How to force a rollback of a COPY command
yamakawa
Vertica Customer ✭
Hi Everyone.
Currently, the process of loading CSV data into Vertica is as follows
# csv_converter: Module that performs format conversion of CSV files (delimiters, end-of-line characters) # load_csv.py: Load data using COPY command (python) cat ${INPUT_CSV_FILE} | csv_converter | load_csv.py
At this time, if an error occurs in csv_converter
, load with the COPY command.
I want to force termination and rollback.
With the current method, if an invalid record is found in csv_converter
The module will terminate, but normal records prior to that will be loaded into Vertica.
Since we want to have all records registered or not registered in each CSV,
we need to make sure that all the records are loaded into Vertica.
The above behavior is undesirable.
If anyone knows of a better way to do this, we would be very interested in hearing about it.
That's all, thank you for reading.
Tagged:
0
Answers
I'm not sure how you scripted the load_csv.py, so I will offer a few options. You may be able to add one of the following to the COPY command:
ABORT ON ERROR - Specifies that COPY stops if any row is rejected. The statement is rolled back and no data is loaded.
NO COMMIT - COPY does not auto-commit.

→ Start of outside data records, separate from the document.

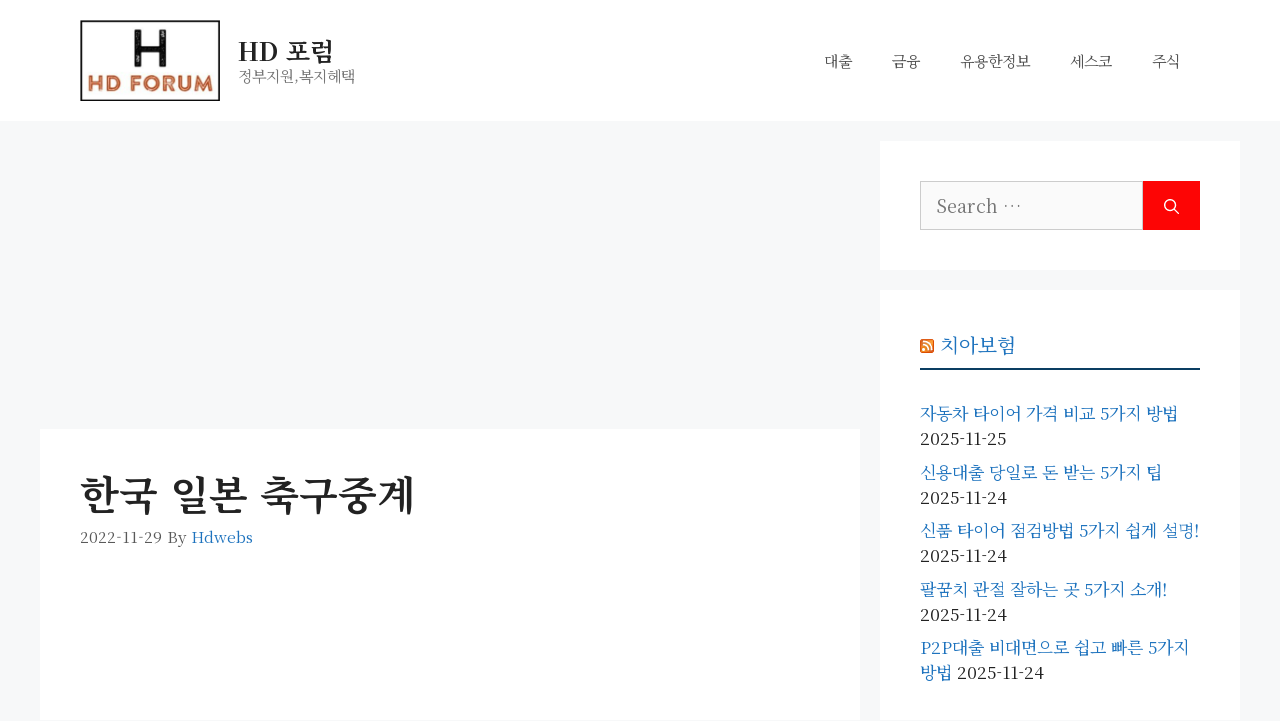

--- FILE ---
content_type: text/html; charset=utf-8
request_url: https://www.google.com/recaptcha/api2/aframe
body_size: 268
content:
<!DOCTYPE HTML><html><head><meta http-equiv="content-type" content="text/html; charset=UTF-8"></head><body><script nonce="dUxmCpXwj0PtSvxMa6O7jA">/** Anti-fraud and anti-abuse applications only. See google.com/recaptcha */ try{var clients={'sodar':'https://pagead2.googlesyndication.com/pagead/sodar?'};window.addEventListener("message",function(a){try{if(a.source===window.parent){var b=JSON.parse(a.data);var c=clients[b['id']];if(c){var d=document.createElement('img');d.src=c+b['params']+'&rc='+(localStorage.getItem("rc::a")?sessionStorage.getItem("rc::b"):"");window.document.body.appendChild(d);sessionStorage.setItem("rc::e",parseInt(sessionStorage.getItem("rc::e")||0)+1);localStorage.setItem("rc::h",'1769539371574');}}}catch(b){}});window.parent.postMessage("_grecaptcha_ready", "*");}catch(b){}</script></body></html>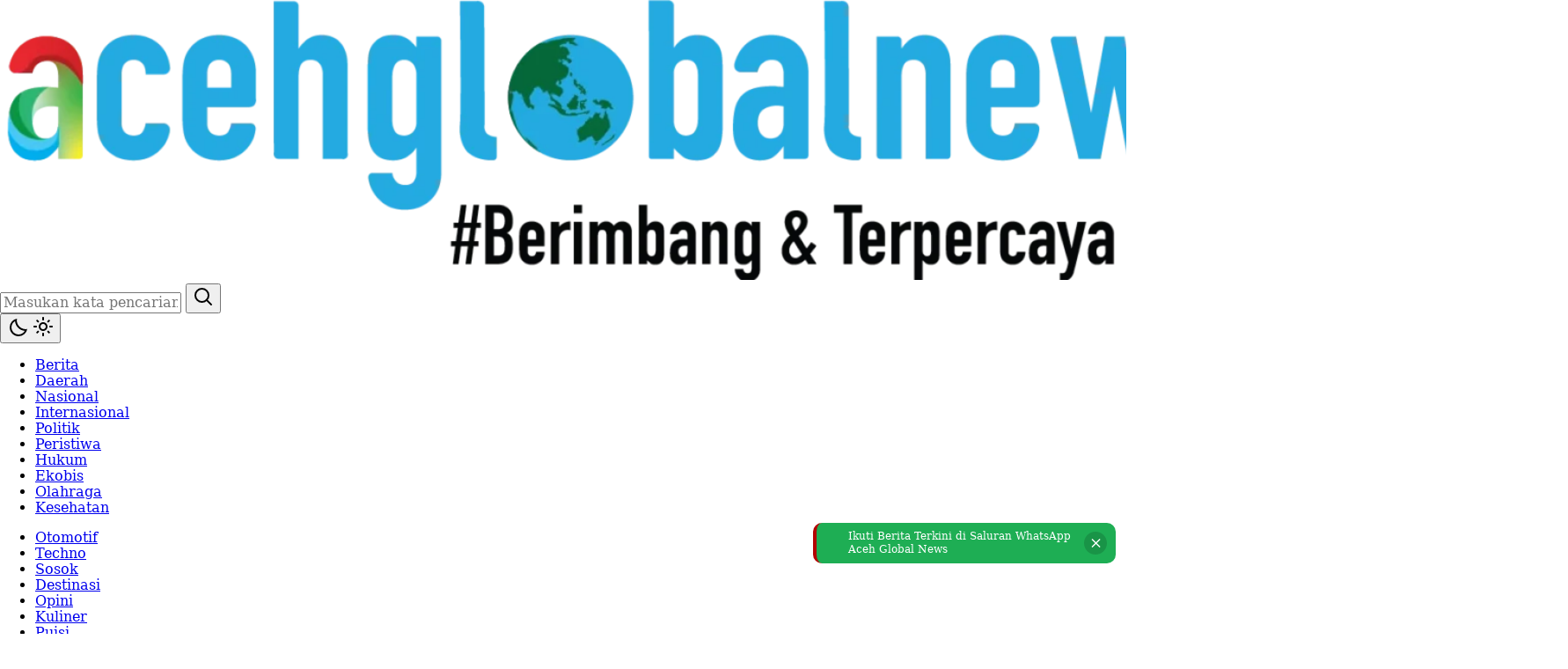

--- FILE ---
content_type: text/html; charset=utf-8
request_url: https://www.google.com/recaptcha/api2/aframe
body_size: 248
content:
<!DOCTYPE HTML><html><head><meta http-equiv="content-type" content="text/html; charset=UTF-8"></head><body><script nonce="zHGyZpttWuK2AFtmgLQ8yA">/** Anti-fraud and anti-abuse applications only. See google.com/recaptcha */ try{var clients={'sodar':'https://pagead2.googlesyndication.com/pagead/sodar?'};window.addEventListener("message",function(a){try{if(a.source===window.parent){var b=JSON.parse(a.data);var c=clients[b['id']];if(c){var d=document.createElement('img');d.src=c+b['params']+'&rc='+(localStorage.getItem("rc::a")?sessionStorage.getItem("rc::b"):"");window.document.body.appendChild(d);sessionStorage.setItem("rc::e",parseInt(sessionStorage.getItem("rc::e")||0)+1);localStorage.setItem("rc::h",'1769121091819');}}}catch(b){}});window.parent.postMessage("_grecaptcha_ready", "*");}catch(b){}</script></body></html>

The Python script could load more batches with additional COPY...NO COMMIT and at the end, send COMMIT or ROLLBACK depending whether the upstream process succeeded.
Please see the documentation for more info: https://forum.vertica.com/discussion/242620/how-to-force-a-rollback-of-a-copy-command
dear @Bryan_H
Thank you for your response.
Currently, in load_csv.py, I am running the COPY command with the
ABORT ON ERROR
option.When loading in Vertica,
considering the case that a newline is included in an item, etc.,
the CSV is parsed in the
csv_converter
module,and then the CSV is created with the delimiter and line end character replaced with special characters.
If CSV parsing fails in
csv_converter
,an error is handled,
but I want the subsequent
load_csv.py
to terminate abnormally when that error occurs,but I am considering what to do about that linkage part.
It is possible to cause an
ABORT ON ERROR
by outputting a different number of dummy data than the number of table items,but I was wondering if there is an elegant solution.
The following example sets autocommit to false, and executes COPY statement with ABORT ON ERROR and NO COMMIT. There is no Python error handler, so if the execute throws an exception, the script exits and no rows are committed. If the execute succeeds, then "Rows Loaded" count is printed and rows are committed.
import sys
import vertica_python
conn_info = {'host': '127.0.0.1',
'user': 'x',
'password': 'x',
'database': 'x',
}
with vertica_python.connect(**conn_info) as connection:
connection.autocommit = False
cur = connection.cursor()
cur.execute("COPY forum242640(a, b) FROM LOCAL '242640_data.csv' DELIMITER ',' ABORT ON ERROR NO COMMIT", buffer_size=65536)
print("Rows loaded:", cur.fetchall())
connection.commit()